History of CBD
Hemp as a plant has had a long and storied history. Despite the more recent trend of adopting CBD, or cannabidiol, into daily life, hemp and its byproducts have been around for an extremely long time. Humans have been growing and cultivating it for thousands of years, for reasons ranging from the more commonly known medicinal, all the way to use in everyday life for things like rope and paper. To understand what CBD has evolved into, one must first know about society’s interaction with the plant it comes from.
Records show that farmers as early as the Qin and Han dynasties of China were growing and utilizing the hemp plant on a daily basis. History becomes a bit clearer as you move forward and see that in the sixteenth century, King Henry VIII required his farmers to designate a quarter acre of land for every sixty they had to hemp cultivation or face a fine. Even one of the founding fathers of America, Thomas Jefferson, demanded farmers to designate some of their best land to grow the plant. Back then, it was already plainly clear that the plant had uses both industrially as well as psychologically. No research was conducted, but it was widely used regardless.
Some of the first organized research was conducted by a doctor named William Brooke O’Shaughnessy. O’Shaughnessy began studying the effects of the cannabis plant while working in India in the mid 1800s from speaking and working on the locals. In his studies he noted how long the people of the region had been using the substance and how helpful it had been that whole time.
It wasn’t until the 1940s though, that scientists were able to isolate CBD itself and begin working toward the enormous benefits it allows us access to today.

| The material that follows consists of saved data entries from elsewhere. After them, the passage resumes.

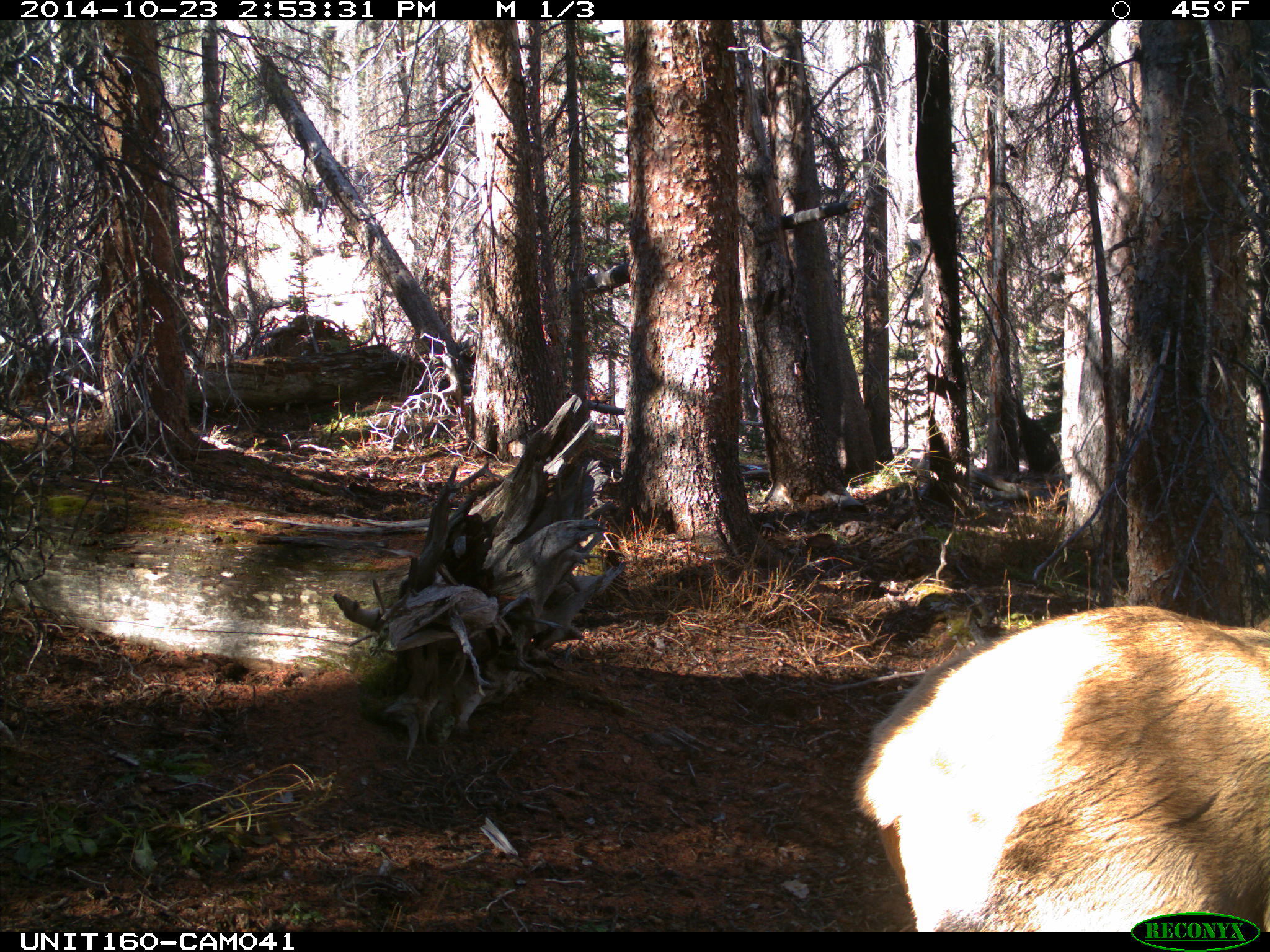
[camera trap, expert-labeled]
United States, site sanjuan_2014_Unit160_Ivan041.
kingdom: Animalia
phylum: Chordata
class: Mammalia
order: Artiodactyla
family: Cervidae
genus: Cervus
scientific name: Cervus elaphus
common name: red deer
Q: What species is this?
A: Cervus elaphus (red deer).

American organic chemist Roger Adams was the scientist who eventually isolated CBD to be used on its own, even if he didn’t know what exactly he had isolated at first. It wasn’t until 1960 that Israeli organic chemist Raphael Mechoulam isolated and was able to analyze the chemical structure of CBD, proving that it was the non-psychoactive element of the hemp and cannabis plant. From that point on, research was able to begin on its benefits, from the potential to reduce chronic pain, the effects of seizures, and even possibly slow the growth of cancerous cells.
After CBD was isolated, however, it was still illegal in many places around the world. It has taken years of research and study to prove its benefits but in 2017 the FDA began legalizing the compound for medicinal purposes at a federal level. Now, while certain parts of the law vary slightly from state to state, CBD is widely accepted as a beneficial substance and its popularity has grown exponentially over the past few months. With this growing popularity, the possibilities for CBD’s future have only grown brighter.
More and more organizations are beginning to bring this information to light and making it easier than ever to find information about hemp and its byproducts. One of the more prominent organizations and events currently working to spread information is Hemp History Week. They operate primarily during June, but their information is available year round. Their goal is to celebrate the legalization of CBD and the slow progress of legalizing cannabis as a whole. They operate all over the United States so if you want to find out more, their might be a local event near you!